Kennick nodded, looking at the floor.

“So what is all this?”

“Can’t we wait until I’ve fixed this?” Kennick mumbled.

“We can’t put anything on hold,” Irix said. “I have enough portable energy reserves to last you all night if necessary.”

Kennick made a face. He preferred to use the master reserve downstairs in the temple with its warm, crackling energy. The portable energy reserves were angry little electrocution boxes. Callous, abrupt. Like shooting lightning up his nose.

“I’d have to use them every two hours,” Kennick said. “And because you won’t have a moment, I’ll have to transform all the way in order to revert back. That’s a waste of energy, and I’ll have to do it in some bathroom somewhere. Some of those fancy bathrooms are really small.”

“Maybe,” Irix said. “But you won’t have to do it more than three times—at the very most.”

Kennick’s expression darkened. “If I was sick with a virus, you’d let me stay home.”

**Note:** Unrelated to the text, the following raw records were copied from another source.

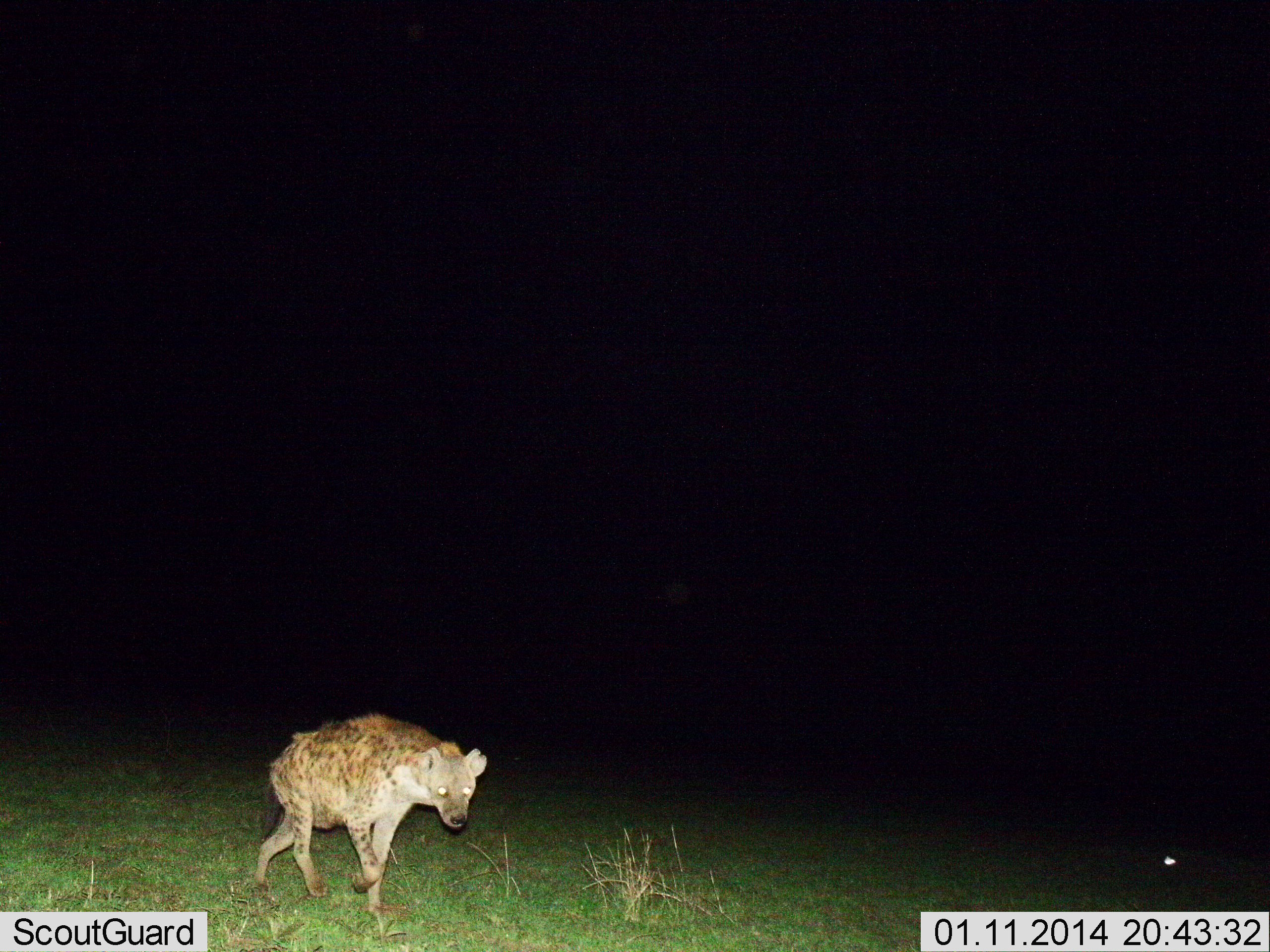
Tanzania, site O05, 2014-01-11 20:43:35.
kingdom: Animalia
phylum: Chordata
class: Mammalia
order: Carnivora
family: Hyaenidae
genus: Crocuta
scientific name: Crocuta crocuta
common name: spotted hyena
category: hyenaspotted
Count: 1.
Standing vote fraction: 5%.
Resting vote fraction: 0%.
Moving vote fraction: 95%.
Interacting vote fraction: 0%.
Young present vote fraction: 0%.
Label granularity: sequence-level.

“Life goes on even when participation is hard to stomach,” Irix said simply. “If we waited for perfect conditions, we’d never accomplish anything.”

Kennick rolled his eyes.

Irix flicked his forehead. “None of that, Kennick.”

“Sorry.” Kennick rubbed his forehead.

Irix turned. “Come on, then. Get ready and meet me down in the temple in half an hour with your trousers and other effects. You can revert right before we leave.”

“And if I’m late?”

Irix didn’t turn around. “You don’t want to be late.”

Kennick crossed his arms. The door to the hallway closed behind her.

Kennick frowned. He’d been punished by his master enough times to know that suffering through the night’s political meeting with his current affliction was probably better than finding out what Irix had had in mind.

With an exasperated groan, he directed himself back to his bedroom.

He should have planned this out better.